▶ [WORK ITEM]:
Leaving the pictures aside, repeat every line below exactly.

▶ [SOURCE MATERIAL]:
........

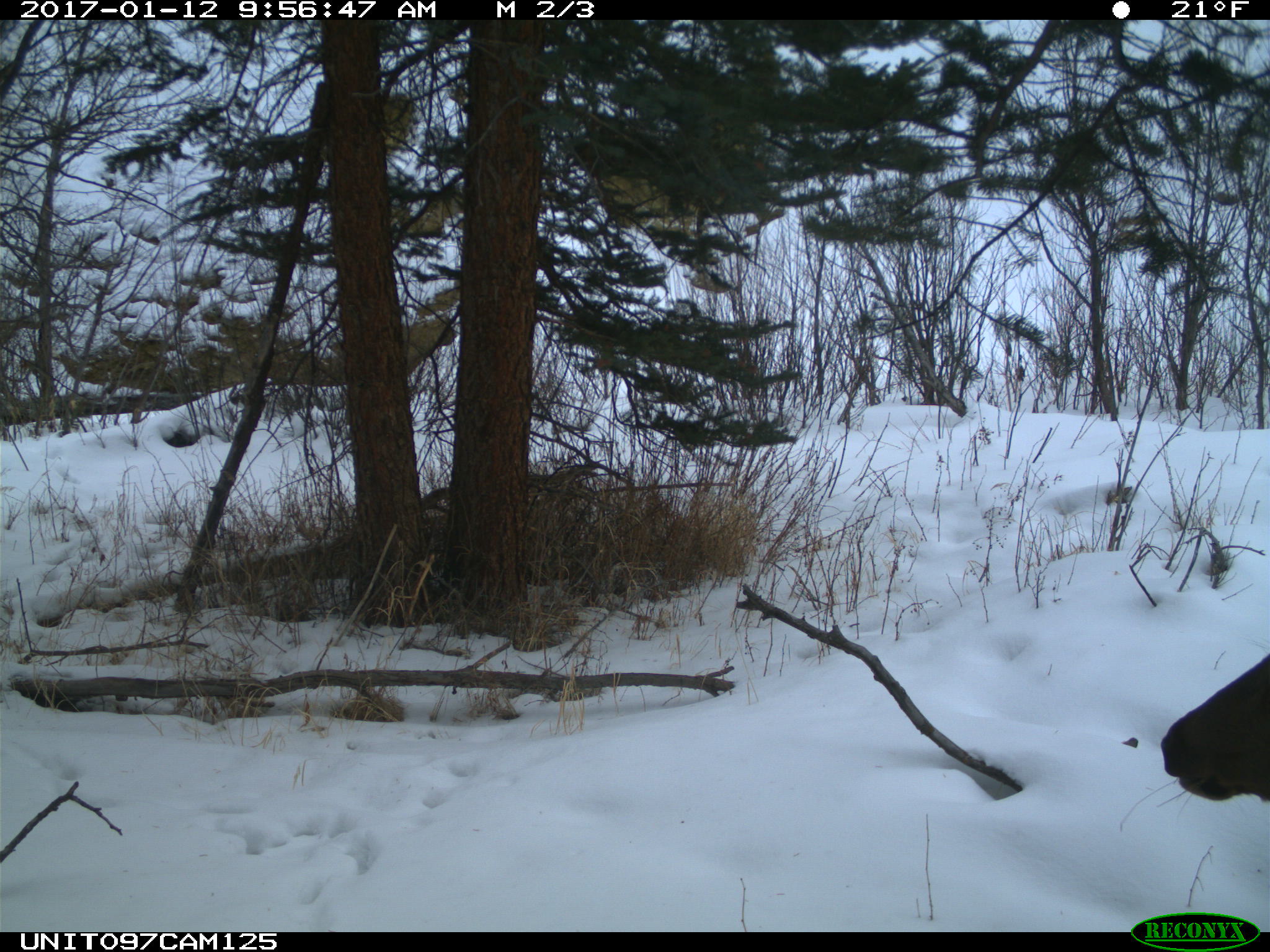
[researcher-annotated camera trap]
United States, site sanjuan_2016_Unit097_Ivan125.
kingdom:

........

▶ [SOLUTION TO THE PROBLEM]:
[researcher-annotated camera trap]
United States, site sanjuan_2016_Unit097_Ivan125.
kingdom:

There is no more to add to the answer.